For those on the anti fracking side of the debate, fracking is seen as posing a great threat to environmental sustainability and public health. It is commonly spouted amongst environmentalists that our groundwater could become polluted with lead and other such toxic chemical agents used in fracking. Whilst there are genuine concerns to be had over the after effects of fracking, the DECC assessment categorically stated that “there is no evidence that the hydraulic fracturing process poses any risk to underground water aquifers provided that the wellcasing is intact before the process commences. Rather, the risks of water contamination are due to issues of well integrity, and are no different to concerns encountered during the extraction of oil and gas from conventional reservoirs. Thus, there seems to be more scaremongering than convictions based on facts. Nevertheless, whatever the potential fall outs from fracking, they do not in themselves ultimately constitute a roadblock to the use of fracking. The ‘quiet revolution’ in shale gas exploration holds significant prizes for the UK’s energy independence and the economy in general. It is simply baffling and quite contradictory that we all clamour for lower energy prices and simultaneously hinder processes like fracking which will make lower bills a reality. The environmental warriors currently besieging Bascombe conveniently ignore the wide disparity in energy prices between the UK and US where fracking has been positively deployed to boost American energy reserves while lowering prices at the pumps. The truth of the matter is that the UK is going to be left behind depending on gas imports from Norway, Qatar and other countries. The US is already reaping significant dividends from shale gas, with projections of the US potentially becoming the largest exporter of LNG by 2015. In remarked contrast, the forecast for the UK is gloomier. Due to dwindling national production of LNG, the UK’s overseas gas import is predicted to rise sharply to about $11bn by 2015. Whist shale gas will not totally solve the UK’s energy problems, its discovery is a step in the right direction. Through fracking, the UK can break new grounds and become more energy self sufficient while significantly lowering the cost of production and cost of living thereby making the economy more competitive.

The current demonstration of myopia by the eco warriors at Balcombe becomes more disturbing with the involvement of Caroline Lucas (Green MP for Brighton Pavilion) who forgot she was directly elected to serve general public interests  and who sadly saw her mandate as an opportunity to pursue narrow sectoral interests. Lucas and her fellow earth protesters forget that the UK’s supply of imported LNG cannot last forever. They conveniently ignore the dangerous fact that in 2009, 45% of the natural gas used in the UK was imported, and this figure is expected to reach 69% by 2019. Renewable energy technologies are not yet widely accessible enough to meet our ever burgeoning energy needs. Quite frankly, with families struggling to pay mortgages and meet basic needs, solar panels are years from becoming a permanent feature on families’ shopping lists. It is therefore the case that the way forward is to set up comprehensive checks and balances to ensure that fracking is carried out under best practices.

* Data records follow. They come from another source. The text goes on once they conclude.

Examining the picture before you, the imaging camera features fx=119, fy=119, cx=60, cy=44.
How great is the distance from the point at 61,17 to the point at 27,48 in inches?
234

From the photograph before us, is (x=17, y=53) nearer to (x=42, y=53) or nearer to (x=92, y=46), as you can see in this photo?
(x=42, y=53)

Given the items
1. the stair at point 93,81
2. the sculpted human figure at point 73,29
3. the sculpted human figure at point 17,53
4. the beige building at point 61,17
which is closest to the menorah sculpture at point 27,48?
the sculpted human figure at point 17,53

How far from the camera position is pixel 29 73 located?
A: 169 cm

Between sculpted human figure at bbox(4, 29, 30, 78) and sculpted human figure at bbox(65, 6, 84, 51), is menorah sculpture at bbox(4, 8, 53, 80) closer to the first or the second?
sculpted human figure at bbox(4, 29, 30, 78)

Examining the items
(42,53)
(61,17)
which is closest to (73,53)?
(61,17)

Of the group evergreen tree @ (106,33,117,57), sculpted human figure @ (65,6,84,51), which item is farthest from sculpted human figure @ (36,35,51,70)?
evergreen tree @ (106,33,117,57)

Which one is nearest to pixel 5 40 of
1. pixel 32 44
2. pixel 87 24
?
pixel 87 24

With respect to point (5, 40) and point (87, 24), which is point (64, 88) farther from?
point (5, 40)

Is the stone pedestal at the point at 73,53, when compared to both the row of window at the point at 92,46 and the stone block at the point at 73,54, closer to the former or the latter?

On a final note, I cannot but note the hypocrisy of British environmental groups. They had in the past conveniently ignored environmental devastation by oil companies in third world countries while consuming the hydrocarbon products extracted to power the economies of Britain and other industrial countries. The near destruction of the eco system of the Nigerian Niger Delta by Shell and other oil majors is a case in point.  Those communities have had to bear the heavy burden of meeting our insatiable thirst for energy, maybe it is time we started bearing our own energy burdens. Maybe it is then that we will realise the hypocrisy of environmentalism. We will realise that NIMBY-ism only raises its head when it is in only in our backyard.

In conclusion, whilst there are potential environmental and public health risks accompanying shale gas exploration, the UK’s energy security will be significantly enhanced if fracking continues. No energy solution is risk or consequence free – even wind farms are decried as ruining beautiful countryside views. But when the protesting is over, the environmentalists go home, put the kettle on, settle down in front of their TV, log on to their Facebook account on their iPad looking  to galvanise the army of earth worshippers and organise the next crusade.

Where is the energy going to come from, I ask?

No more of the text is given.